Itu mengapa diawal saya menyebutkan Monaco Grand Prix, ini seperti bermain game balapan di Monaco yang punya trek lurus kecepatan tinggi namun disertai dengan tikungan super sempit yang bukan hanya akan menggerus kecepatan tapi juga menghasilkan hantaman menghancurkan sehingga terus membakar rasa waspada. Seperti itu Doug Liman membentuk Edge of Tomorrow, memang masih ada beberapa ruang yang menjadi kesempatan bagi karakter untuk berkembang namun dengan cekatan ia terus menjaga agar alur playful yang ia punya tetap tampil padat, tidak ada momen yang mampu merusak intensitas dari tensi cerita sehingga penonton akan terus terjebak bersama karakter dan lingkungan yang menemaninya, perlahan merasakan seolah ikut berada didalam medan peperangan.

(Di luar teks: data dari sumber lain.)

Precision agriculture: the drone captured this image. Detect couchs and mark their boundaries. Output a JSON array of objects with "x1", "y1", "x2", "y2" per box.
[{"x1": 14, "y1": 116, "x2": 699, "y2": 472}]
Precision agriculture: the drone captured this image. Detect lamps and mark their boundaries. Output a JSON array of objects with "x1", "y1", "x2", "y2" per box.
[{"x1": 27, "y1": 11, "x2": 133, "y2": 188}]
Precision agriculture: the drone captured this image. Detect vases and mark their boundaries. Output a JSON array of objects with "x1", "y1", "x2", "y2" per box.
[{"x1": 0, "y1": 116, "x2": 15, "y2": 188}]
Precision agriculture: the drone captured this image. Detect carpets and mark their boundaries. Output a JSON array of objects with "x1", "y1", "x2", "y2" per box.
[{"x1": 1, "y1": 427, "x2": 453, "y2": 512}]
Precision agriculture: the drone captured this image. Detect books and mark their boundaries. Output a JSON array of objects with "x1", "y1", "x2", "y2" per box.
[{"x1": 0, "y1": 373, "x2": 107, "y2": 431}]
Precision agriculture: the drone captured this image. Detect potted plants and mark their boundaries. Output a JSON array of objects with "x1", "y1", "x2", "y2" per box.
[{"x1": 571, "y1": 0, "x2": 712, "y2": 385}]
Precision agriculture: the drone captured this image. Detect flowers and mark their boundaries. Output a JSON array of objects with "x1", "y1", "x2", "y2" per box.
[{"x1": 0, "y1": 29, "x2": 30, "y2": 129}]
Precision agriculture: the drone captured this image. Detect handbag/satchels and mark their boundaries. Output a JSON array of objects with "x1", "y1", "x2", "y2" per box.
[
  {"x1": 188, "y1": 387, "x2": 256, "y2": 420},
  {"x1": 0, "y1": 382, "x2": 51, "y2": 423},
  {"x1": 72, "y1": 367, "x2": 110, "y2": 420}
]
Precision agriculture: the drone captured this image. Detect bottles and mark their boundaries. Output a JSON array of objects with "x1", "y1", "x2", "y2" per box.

Disini sisi easy dari konsep time travel itu hadir, buat penonton merasakan feel dari cerita, dan jebak mereka untuk terlibat semakin jauh dan lebih dalam. Dengan bantuan editing memikat dari James Herbert akan hadir pengulangan yang terus mampu memberikan rasa segar dan tidak melelahkan, momentum terus terbangun sama halnya dengan rasa simpati serta emosi pada karakter dalam batas yang wajar bahkan juga rasa cemas pada para monster. Dan kecerdikan Doug Liman ini memberikan hasil ketika ia menggabungkan hal tadi dengan visual hasil cinematography mumpuni yang terus mengemis atensi serta elemen humor yang sering memberikan tusukan mengejutkan kedalam cerita, sehingga Edge of Tomorrow mampu membentuk image sendiri ketimbang murni menjadi sebuah mashup belaka dari berbagai film lawas seperti Starship Troopers dan juga Groundhog Day.

Kinerja para aktor juga memiliki peran penting, terutama pada kemampuan mereka menarik masuk penonton kedalam cerita. Dimulai dari Bill Paxton yang mampu tampil menjengkelkan, Tom Cruise berhasil membawa karakternya untuk memanfaatkan dua sisi yang ia miliki. Disini perannya adalah from zero to hero, ketika zero tekanan dan sikap pengecutnya berhasil menarik simpati, namun ketika perlahan menuju hero kita seperti ingin ikut merayakan keberhasilannya bahkan ketika ia mulai bersikap sombong. Tapi yang mengejutkan disini adalah Emily Blunt, kehadiran Rita selalu terasa mencolok, ada kekuatan dalam ketenangan yang ia pancarkan. Chemistry diantara keduanya juga terasa pas, sering menjadi sumber dari beberapa aksi komikal yang lucu dan menyenangkan.


Overall, Edge of Tomorrow adalah film yang memuaskan. Konsep sederhana hidup, mati, dan ulangi itu secara mengejutkan berhasil menyatukan tema perang dan time travel menjadi sebuah pengalaman menonton yang mengasyikkan. Kuncinya terletak pada Doug Liman yang tahu bagaimana menyeimbangkan berbagai elemen pembentuk seperti cerita, visual (3D yang baik), action sequences, soul pada karakter, hingga sisi humor menjadi sebuah puzzle yang padat. Dalam gerak cekatan Edge of Tomorrow secara konsisten mampu merubah berbagai pengulangan yang ia punya menjadi sebuah arena bermain penuh sensasi menyenangkan.